L'expert international en questions géostratégiques et sécuritaires, le professeur M’hand Berkouk, a affirmé hier que les positions du Maroc sur l’Algérie sont historiques, constantes et récurrentes, et qu’elles sont devenues plus dangereuses. «Le Maroc n’a jamais œuvré pour la stabilité de nos relations. Il n’a jamais été vraiment engagé pour le bien-être commun», a-t-il regretté, lors d’une conférence de presse au Forum du Courrier d'Algérie.
La décision de l’Algérie de rompre ses relations était «attendue, prévisible, justifiée et rationnelle».
«Cependant, notre pays a toujours sa place à l’international pour trois raisons : la fermeté de sa position par rapport à la question du Sahara occidental et de la Palestine, notre engagement pour asseoir davantage de justice internationale, raison pour laquelle on constate le forcing de notre diplomatie et de nos représentations diplomatiques à l’étranger. Il y a aussi le fait que le Maroc s’est totalement engagé dans le projet sioniste mondial.
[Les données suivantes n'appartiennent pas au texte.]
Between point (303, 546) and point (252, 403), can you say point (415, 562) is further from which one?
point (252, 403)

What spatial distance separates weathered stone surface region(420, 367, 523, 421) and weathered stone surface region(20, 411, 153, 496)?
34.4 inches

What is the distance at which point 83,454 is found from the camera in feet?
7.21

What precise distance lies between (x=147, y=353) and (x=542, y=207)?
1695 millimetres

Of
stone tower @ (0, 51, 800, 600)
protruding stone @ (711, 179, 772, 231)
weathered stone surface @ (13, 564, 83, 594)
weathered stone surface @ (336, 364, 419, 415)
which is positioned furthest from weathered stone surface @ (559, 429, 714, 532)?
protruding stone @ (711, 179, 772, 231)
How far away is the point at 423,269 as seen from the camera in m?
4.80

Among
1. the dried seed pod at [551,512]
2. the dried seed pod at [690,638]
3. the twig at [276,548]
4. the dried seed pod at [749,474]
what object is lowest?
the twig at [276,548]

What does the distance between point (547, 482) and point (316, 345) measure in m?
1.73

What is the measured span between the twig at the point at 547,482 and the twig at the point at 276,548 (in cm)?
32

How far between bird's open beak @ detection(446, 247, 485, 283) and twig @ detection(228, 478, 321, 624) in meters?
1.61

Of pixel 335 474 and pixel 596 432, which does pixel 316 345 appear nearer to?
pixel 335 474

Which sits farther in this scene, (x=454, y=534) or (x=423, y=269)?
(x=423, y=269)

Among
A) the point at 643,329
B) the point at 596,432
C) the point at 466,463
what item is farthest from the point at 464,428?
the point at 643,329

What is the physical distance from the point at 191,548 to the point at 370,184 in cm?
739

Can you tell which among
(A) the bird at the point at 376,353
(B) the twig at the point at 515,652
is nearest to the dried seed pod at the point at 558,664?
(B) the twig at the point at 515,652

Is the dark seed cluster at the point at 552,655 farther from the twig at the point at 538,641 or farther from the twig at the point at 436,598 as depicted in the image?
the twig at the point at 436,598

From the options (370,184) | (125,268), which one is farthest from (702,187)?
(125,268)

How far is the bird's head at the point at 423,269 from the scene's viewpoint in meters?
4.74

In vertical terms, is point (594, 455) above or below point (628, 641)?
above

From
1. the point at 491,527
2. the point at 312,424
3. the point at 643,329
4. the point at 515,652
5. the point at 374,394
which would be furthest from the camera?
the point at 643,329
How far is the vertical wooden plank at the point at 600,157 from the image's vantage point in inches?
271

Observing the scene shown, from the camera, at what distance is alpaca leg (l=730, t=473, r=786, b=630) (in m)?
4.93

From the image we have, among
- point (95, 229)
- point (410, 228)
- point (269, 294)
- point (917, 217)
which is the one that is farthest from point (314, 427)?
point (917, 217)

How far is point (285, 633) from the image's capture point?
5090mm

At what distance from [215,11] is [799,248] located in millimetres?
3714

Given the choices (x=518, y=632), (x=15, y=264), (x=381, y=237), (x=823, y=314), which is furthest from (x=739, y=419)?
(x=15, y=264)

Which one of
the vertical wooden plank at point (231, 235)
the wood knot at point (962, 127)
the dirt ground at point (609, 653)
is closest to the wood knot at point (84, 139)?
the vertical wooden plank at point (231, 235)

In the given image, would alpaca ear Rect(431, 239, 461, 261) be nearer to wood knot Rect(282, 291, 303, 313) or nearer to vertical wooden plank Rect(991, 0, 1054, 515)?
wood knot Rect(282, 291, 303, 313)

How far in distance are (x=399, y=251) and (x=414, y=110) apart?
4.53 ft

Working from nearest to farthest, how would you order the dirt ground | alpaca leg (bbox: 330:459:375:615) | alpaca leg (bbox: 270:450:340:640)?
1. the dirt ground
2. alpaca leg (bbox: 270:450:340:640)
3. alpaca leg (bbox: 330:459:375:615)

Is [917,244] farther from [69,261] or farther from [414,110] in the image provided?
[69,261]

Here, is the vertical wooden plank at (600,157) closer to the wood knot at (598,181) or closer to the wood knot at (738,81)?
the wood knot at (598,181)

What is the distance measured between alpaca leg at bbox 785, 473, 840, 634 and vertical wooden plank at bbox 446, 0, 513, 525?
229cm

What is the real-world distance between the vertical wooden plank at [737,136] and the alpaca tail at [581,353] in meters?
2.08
C’est pour cela d’ailleurs que l’on va avoir beaucoup de problèmes en provenance du Maroc, pas uniquement par l’espionnage ou la cyber-guerre.»
«L’Algérie est pratiquement le seul pays qui ne cesse d’élever sa voix par rapport aux questions du Sahara occidental et de la Palestine. Cela nous coûte cher mais on continue à le faire. C’est également le seul pays qui continue à œuvrer pour une solidarité internationale avec l’Afrique. On le voit clairement dans cette pandémie par rapport au dispositif Covax pour un accès mondial et équitable aux vaccins et dans l’effacement des dettes de 40 pays africains.
Selon Berkouk, l’Algérie est «très écoutée» par les institutions internationales, soulignant son expérience en matière de lutte contre le terrorisme. «Notre rapport sur la lutte contre l’extrémisme violent et le terrorisme, remis à l’Assemblée générale des Nations unies en septembre 2015, est devenu un texte de référence». A propos de la refonte et des enjeux de la diplomatie algérienne, l’invité du forum relève la volonté de booster notre diplomatie mais aussi de revoir les objectifs et même les intérêts qui composent l’intérêt national, la refonte de la politique étrangère algérienne étant l’un des engagements du président de la République. «Il l’a réitéré lors du sommet de l’Union africaine de 2020 et cela pour trois raisons essentielles. Le premier est que pendant des années, l’Algérie a travaillé selon les conceptions normatives de la diplomatie nationale. Deuxième lieu, c’était l’intérêt national car les intérêts à l’international ne sont pas des intérêts économiques mais des intérêts liés à la survie et aussi à l’action de l’État, la souveraineté et l’unité nationale. Il y a également cette notion d’influence pour passer d’une logique de représentation à une logique d’influence.» «Notre image a été malheureusement attaquée pendant plusieurs années par des lobbys. Il faut nous investir dans cette démarche pour la promotion de l’image de notre pays.»
«Investir dans la promotion de l’image de notre pays»
M’hand Berkouk dira par ailleurs que la Libye, le Sahel et la Tunisie dont ses aires géopolitiques, constituent notre portée stratégique par rapport à l’Afrique mais aussi notre profondeur culturelle dans le monde arabe, délaissée pendant très longtemps. L’intervenant a rappelé que le président de la République a créé l’Agence nationale de coopération internationale pour la solidarité et souligné la désignation récente de sept envoyés spéciaux, ce qui est un précédent dans l’histoire de notre diplomatie.
La diplomatie économique doit être une «priorité stratégique» et si l’on veut opérer une diversification de notre économie, il faut une diversification des partenaires. «La diplomatie économique a essentiellement trois grandes fonctions, la prospection du marché au profit de nos compagnies pour créer des niches commerciales, la prospection pour nos grands investisseurs et la prospection pour l’investissement étranger. «Pour pouvoir financer des projets, il faut des partenariats multiples publics-privés et étrangers, notamment dans les secteurs stratégiques par rapport à des priorités nationales bien définies.»